* Фрагмент текста *
^^^^

Интервью с Уринсоном

Яков Уринсон: не научившись работать топором, мы не научимся работать скальпелем


       Первый заместитель министра экономики Яков Уринсон — один из тех, кто реально определяет экономическую политику. Не следует недооценивать силу сложившегося в Минэкономики "профессорского" тандема Ясин--Уринсон — благодаря ему министерство, каким бы ослабленным оно сейчас ни казалось, сможет в будущем определить экономическую стратегию страны.
       
О нынешней ситуации
       Ъ: Яков Моисеевич, начнем с вашей оценки текущего состояния экономики. Казалось, что осенний инфляционный всплеск стал угасать, но на первую неделю ноября Госкомстат опять показал 4%.
       Я. У.: Для первой недели месяца 4% это очень прилично.
       Ъ: На сколько вы рассчитываете в ноябре?
       Я. У.: Хорошо, если бы мы уложились в восемь процентов.
       Ъ: После октябрьских 15%. А были ли шансы при проведении летом другой денежной политики обойтись без такого сильного инфляционного всплеска?

^^^^

* Записи данных *
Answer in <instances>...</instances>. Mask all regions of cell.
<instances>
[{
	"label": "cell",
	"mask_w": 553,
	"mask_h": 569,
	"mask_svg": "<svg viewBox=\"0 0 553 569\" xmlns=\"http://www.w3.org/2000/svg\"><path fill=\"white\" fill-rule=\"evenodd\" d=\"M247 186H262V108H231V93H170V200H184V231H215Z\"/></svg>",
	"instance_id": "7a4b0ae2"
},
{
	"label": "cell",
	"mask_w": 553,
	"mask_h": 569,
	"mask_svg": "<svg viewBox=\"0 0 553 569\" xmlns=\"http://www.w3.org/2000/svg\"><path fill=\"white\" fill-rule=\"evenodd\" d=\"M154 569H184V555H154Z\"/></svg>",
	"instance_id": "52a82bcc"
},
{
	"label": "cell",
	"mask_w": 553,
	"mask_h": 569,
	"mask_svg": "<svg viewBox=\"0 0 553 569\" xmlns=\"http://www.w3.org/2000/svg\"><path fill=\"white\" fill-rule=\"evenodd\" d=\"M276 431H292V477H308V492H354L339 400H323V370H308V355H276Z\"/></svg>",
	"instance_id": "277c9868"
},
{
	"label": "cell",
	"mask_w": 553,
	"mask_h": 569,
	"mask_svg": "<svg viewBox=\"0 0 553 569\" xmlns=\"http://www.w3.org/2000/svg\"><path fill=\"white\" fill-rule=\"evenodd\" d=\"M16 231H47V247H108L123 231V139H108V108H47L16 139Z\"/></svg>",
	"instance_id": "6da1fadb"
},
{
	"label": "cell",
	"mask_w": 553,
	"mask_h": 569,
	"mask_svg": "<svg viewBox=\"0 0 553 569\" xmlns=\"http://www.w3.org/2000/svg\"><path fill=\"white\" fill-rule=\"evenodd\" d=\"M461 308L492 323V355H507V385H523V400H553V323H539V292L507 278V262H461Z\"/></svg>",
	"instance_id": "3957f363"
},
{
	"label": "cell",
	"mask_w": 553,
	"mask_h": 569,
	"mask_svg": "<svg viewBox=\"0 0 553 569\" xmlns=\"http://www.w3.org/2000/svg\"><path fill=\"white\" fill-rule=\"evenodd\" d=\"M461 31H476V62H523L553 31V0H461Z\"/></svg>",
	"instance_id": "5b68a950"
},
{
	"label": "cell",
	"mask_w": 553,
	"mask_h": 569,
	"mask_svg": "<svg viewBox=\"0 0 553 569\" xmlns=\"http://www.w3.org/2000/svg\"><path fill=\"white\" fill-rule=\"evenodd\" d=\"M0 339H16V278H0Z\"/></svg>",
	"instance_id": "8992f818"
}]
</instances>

^^^^

* Задания *
**A)** Отберите все строки записей, где встречается слово «instances».
**B)** Допишите следующую часть интервью с Яковом Уринсоном, начиная сразу после последнего вопроса.

* Ответы *
**A)**
Answer in <instances>...</instances>. Mask all regions of cell.
<instances>
</instances>

**B)**
       Я. У.: Были, конечно. Начиная с февраля, темп роста денежной массы был выше темпа инфляции. Мы рассчитывали весь этот избыток денежной массы пустить на накопления. К этому, вроде, все и шло, но начались разговоры о смене власти, стали плодиться фирмы типа Мавроди — и деньги вместо того, чтобы пойти в накопления, пошли туда. В неустойчивой ситуации они тут же вывалились на валютный рынок. В принципе, если бы не эти сорок роковых дней — июль плюс десять дней августа, когда были выплеснуты 14 трлн руб., все могло быть нормально.
       Ъ: Уже третий год наблюдается подобный сезонный всплеск эмиссии. Существуют ли механизмы, которые бы сглаживали этот сезонный эффект?
       Я. У.: Мы еще в прошлом году придумали фонды: северного завоза, продовольственный фонд — для того, чтобы пролонгировать эту задолженность до конца года. Но северный фонд процентов на семьдесят был блокирован тем, что основные деньги пошли напрямую главам администраций.
       Ъ: А главы администраций разместили эти деньги в банки?
       Я. У.: Конечно — и все закрутилось по новой. Это не растянуло — и тем самым не смягчило — эффект сезонного спроса на деньги, а наоборот его акселерировало.
       Ъ: Есть ли надежда внедрить в жизнь нововведения, о которых вы говорите, в следующем году?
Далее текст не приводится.